------ WORKING DATA
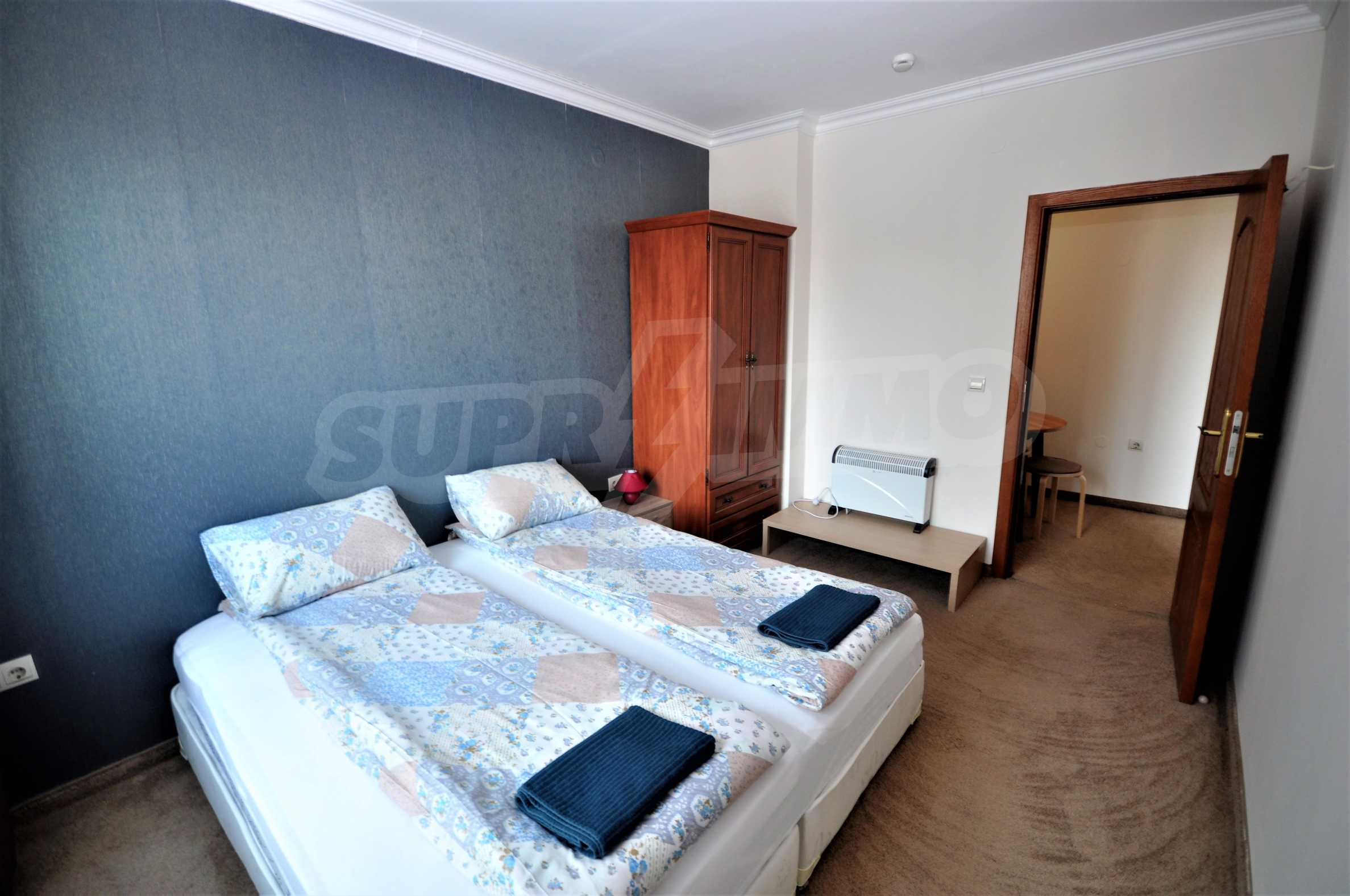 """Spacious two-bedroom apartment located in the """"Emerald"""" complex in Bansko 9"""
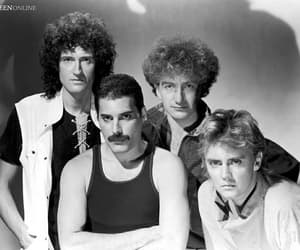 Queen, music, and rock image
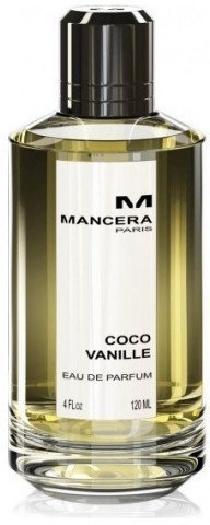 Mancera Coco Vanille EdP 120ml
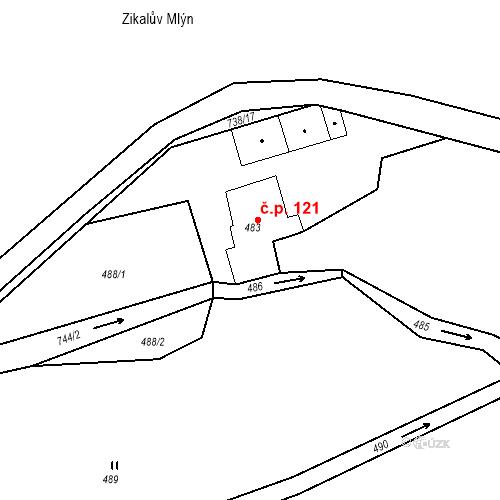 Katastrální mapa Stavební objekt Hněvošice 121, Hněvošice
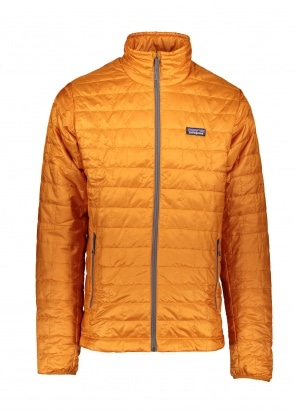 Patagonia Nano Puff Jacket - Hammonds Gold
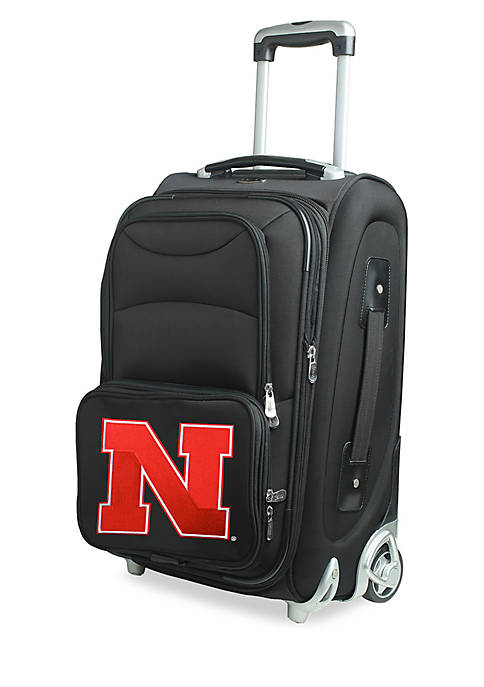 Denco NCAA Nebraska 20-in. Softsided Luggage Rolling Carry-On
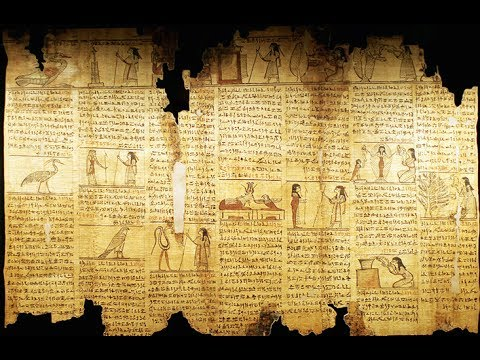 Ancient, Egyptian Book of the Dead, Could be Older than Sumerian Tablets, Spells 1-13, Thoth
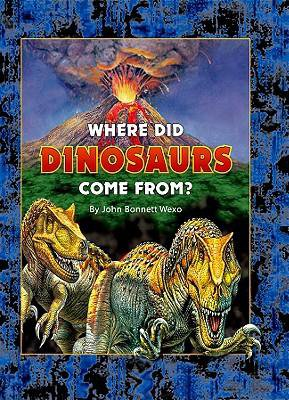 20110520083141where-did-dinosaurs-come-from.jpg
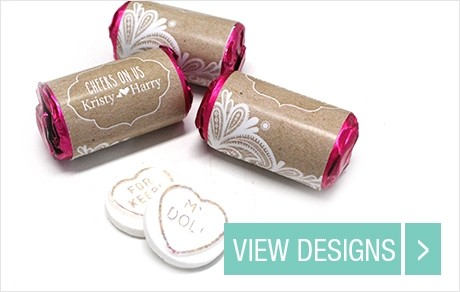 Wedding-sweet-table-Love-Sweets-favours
------------
HOW TO COMPLETE THIS TASK: All that is needed here is the run of lines from the one containing "20110520083141where-did-dinosaurs-come-from.jpg" through the end of the material above, reproduced exactly and without pictures.

SOLVED EXERCISE:
 20110520083141where-did-dinosaurs-come-from.jpg
 Wedding-sweet-table-Love-Sweets-favours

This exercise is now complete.